Posted yesterday at 7:06 p.m.

Veronique DUPONT
France Media Agency

With inflation nearing 10% at a 40-year high, an economy heading into recession and a depressed pound, the government of new Prime Minister Liz Truss is hoping to administer a reviving potion for households and businesses alike .

“Fueling growth by lowering taxes and eliminating regulation is the central mission of this government”, comments a Treasury press release published overnight from Thursday to Friday.

“This is how we will reverse the vicious circle of economic” stagnation, and “we will boldly and shamelessly seek growth, even when it means making difficult decisions”, insists Chancellor of the Exchequer Kwasi Kwarteng, who will unveil his measures in parliament from 8.30am GMT.

In the midst of a purchasing power crisis in the UK, the flagship measure of the “mini-budget”, as it is nicknamed, will be the freezing of energy bills for two years, at 2500 pounds for an average household, a rebate of 1000 pounds financed by the government.

Businesses are not to be outdone and will see their bills covered for around half for six months.

Gas and electricity prices have soared since the start of the war in Ukraine, due to limitations on the supply of hydrocarbons from Russia.

However, the United Kingdom is particularly dependent on gas compared to a country like France, where nuclear power dominates.

Conservative Recipes

Alongside this massive support for energy bills, which was advocated by the Labor opposition and is expected to cost tens of billions of pounds, the Truss government’s cocktail of measures includes a healthy dose of Tory prized revenue, including cuts of taxes.

The lowering of social security contributions is confirmed for companies (“social levy”) as for households – welcomed in particular by the British Chambers of Commerce – as well as the suspension of certain ecological levies.

According to the British press, the Truss government is also planning to lower the tax on real estate transactions.

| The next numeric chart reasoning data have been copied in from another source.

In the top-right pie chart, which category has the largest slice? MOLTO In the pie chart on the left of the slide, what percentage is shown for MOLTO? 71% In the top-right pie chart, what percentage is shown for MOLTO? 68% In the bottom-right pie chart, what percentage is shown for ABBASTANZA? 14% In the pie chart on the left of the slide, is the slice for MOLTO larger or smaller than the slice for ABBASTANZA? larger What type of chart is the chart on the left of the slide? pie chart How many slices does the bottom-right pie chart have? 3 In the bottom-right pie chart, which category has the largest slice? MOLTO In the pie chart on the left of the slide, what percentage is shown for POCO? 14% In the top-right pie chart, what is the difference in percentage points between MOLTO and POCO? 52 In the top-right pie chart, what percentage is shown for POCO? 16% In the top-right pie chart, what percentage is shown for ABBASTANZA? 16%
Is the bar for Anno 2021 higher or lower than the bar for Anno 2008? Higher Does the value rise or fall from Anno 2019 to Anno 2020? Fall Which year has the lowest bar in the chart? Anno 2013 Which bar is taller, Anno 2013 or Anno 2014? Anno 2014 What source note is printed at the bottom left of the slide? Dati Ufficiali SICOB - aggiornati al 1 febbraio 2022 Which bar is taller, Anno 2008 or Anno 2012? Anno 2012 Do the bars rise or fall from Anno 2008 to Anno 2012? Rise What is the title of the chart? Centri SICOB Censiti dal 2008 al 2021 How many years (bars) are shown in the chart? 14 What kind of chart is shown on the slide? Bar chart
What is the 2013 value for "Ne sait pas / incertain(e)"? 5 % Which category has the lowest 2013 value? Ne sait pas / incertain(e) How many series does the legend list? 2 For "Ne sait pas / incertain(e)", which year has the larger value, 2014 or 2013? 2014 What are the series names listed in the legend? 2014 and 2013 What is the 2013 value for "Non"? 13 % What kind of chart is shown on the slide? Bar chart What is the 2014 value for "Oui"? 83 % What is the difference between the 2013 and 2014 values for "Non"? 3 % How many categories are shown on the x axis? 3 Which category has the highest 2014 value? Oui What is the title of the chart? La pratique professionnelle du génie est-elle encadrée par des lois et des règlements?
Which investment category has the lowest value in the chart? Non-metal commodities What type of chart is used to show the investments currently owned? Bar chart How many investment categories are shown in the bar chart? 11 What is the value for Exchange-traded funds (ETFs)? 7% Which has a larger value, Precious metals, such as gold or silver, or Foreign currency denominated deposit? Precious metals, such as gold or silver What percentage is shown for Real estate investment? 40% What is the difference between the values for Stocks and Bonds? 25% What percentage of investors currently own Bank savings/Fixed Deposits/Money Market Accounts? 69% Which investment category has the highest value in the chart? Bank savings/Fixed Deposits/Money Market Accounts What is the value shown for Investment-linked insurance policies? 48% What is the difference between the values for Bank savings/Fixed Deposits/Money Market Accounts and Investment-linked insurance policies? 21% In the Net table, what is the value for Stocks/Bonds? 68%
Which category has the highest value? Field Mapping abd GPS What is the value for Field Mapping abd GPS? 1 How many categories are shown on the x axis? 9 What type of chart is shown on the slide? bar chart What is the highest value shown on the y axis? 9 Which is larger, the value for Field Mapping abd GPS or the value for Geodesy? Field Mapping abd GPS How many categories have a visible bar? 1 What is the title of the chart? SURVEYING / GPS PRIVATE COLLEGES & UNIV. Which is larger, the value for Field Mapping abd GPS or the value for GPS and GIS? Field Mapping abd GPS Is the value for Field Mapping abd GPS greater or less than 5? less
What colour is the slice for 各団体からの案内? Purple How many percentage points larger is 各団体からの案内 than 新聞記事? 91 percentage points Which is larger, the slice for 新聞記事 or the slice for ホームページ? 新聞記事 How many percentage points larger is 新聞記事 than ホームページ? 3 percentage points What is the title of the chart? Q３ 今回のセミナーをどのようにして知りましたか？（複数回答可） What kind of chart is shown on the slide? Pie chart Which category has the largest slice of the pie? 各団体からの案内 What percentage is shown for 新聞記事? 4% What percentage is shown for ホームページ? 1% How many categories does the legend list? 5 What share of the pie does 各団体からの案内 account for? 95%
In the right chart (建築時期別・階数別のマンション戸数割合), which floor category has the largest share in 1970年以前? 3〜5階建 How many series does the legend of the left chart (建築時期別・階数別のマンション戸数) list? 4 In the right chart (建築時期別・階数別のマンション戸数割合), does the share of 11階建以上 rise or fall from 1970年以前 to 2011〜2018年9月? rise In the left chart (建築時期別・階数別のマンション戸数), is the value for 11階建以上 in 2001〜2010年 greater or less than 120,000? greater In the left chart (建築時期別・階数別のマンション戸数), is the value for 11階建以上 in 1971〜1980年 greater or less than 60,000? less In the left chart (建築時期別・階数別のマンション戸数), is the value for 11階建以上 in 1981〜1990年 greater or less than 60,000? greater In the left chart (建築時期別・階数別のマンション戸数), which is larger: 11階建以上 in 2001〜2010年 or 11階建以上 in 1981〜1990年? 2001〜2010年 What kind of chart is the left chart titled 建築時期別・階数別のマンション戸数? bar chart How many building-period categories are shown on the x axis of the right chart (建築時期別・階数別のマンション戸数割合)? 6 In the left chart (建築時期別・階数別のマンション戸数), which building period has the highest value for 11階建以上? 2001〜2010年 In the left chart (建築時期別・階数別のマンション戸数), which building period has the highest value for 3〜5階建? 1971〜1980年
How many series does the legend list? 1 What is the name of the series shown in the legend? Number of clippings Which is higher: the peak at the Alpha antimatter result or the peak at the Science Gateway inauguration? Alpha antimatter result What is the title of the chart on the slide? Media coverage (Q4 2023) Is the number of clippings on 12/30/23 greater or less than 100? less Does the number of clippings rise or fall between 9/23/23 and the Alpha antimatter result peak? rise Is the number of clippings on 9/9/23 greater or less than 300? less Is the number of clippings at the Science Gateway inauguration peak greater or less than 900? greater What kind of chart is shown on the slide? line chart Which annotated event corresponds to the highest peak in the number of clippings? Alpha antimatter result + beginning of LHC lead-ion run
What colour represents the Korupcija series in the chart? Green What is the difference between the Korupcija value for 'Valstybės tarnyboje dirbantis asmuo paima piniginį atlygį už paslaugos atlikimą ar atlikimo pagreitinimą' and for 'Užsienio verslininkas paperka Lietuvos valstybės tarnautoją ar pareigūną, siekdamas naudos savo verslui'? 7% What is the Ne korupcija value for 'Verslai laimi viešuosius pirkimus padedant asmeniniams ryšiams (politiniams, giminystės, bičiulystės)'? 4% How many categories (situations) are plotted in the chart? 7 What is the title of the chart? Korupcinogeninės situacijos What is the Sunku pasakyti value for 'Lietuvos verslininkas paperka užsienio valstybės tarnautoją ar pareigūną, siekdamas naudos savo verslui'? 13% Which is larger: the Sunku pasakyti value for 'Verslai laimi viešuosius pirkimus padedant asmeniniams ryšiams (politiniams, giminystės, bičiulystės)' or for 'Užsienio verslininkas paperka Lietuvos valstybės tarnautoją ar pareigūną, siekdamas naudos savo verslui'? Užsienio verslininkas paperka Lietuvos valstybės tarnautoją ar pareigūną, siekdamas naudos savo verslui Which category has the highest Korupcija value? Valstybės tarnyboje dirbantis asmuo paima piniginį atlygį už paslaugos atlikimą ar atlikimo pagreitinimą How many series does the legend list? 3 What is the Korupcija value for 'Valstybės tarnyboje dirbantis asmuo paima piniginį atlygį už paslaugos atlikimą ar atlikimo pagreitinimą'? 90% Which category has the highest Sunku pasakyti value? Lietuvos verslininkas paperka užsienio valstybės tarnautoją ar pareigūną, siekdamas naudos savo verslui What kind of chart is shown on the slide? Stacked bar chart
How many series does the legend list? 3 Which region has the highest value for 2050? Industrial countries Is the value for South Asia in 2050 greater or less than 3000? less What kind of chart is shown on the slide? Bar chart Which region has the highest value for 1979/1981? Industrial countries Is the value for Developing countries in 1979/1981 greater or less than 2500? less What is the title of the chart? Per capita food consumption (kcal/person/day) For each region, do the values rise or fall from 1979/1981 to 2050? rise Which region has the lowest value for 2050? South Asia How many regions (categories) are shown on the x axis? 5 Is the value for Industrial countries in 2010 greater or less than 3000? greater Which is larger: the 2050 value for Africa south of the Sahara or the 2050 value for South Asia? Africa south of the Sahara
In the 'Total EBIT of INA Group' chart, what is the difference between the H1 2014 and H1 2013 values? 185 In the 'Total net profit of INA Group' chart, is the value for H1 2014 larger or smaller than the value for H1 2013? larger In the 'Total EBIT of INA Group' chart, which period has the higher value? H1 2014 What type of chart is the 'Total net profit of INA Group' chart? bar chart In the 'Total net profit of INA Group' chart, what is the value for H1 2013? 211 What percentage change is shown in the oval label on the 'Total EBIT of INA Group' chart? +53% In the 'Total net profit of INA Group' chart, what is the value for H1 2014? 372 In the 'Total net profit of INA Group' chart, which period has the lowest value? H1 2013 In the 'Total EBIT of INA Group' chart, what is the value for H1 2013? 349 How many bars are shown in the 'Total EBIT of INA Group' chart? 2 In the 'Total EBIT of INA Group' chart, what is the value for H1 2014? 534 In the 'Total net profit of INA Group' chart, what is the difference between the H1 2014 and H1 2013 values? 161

From New York, where she was attending the UN General Assembly, the Prime Minister acknowledged that all of these measures will especially benefit the wealthiest, on the very day that US President Joe Biden castigated the “trickle down economics”. “, the trickle-down economy, supposed to radiate from the richest to all layers of the population.

Another mantra: Chancellor of the Exchequer Kwasi Kwarteng prides himself on “putting Britain back to work”.

While the British job market is suffering from a serious lack of workers which is penalizing almost all sectors of the economy, the Treasury has announced that access to minimum income (“universal credit”) will henceforth be accompanied by obligations for certain people who work less than 15 hours per week.

This could include “applying for a job, participating in job interviews”, adds the Treasury, which also wants to encourage those over 50 to return to the labor market, from which they have come out in large proportions since. the pandemic, in particular because of long illnesses.

Post-Brexit freedoms

In an attempt to attract investment in the United Kingdom and in particular in the financial sector of the City, Kwasi Kwarteng and Liz Truss also want to appear as heralds of post-Brexit deregulation.

The British government “wants to end all laws emanating from the European Union by December 31, 2023 under a new post-Brexit Freedoms Act”, tabled in Parliament on Thursday and intended to “eliminate bureaucracy unnecessary,” according to Minister for Energy, Business and Industry Jacob Rees-Mogg.

According to the British press, London wants in particular to abolish the limits inherited from the EU on City bonuses as well as a tax on sugary drinks intended to fight against obesity.

Finally, the Treasury aims to create 38 deregulated “investment” zones, similar to the free ports project of the previous Conservative government.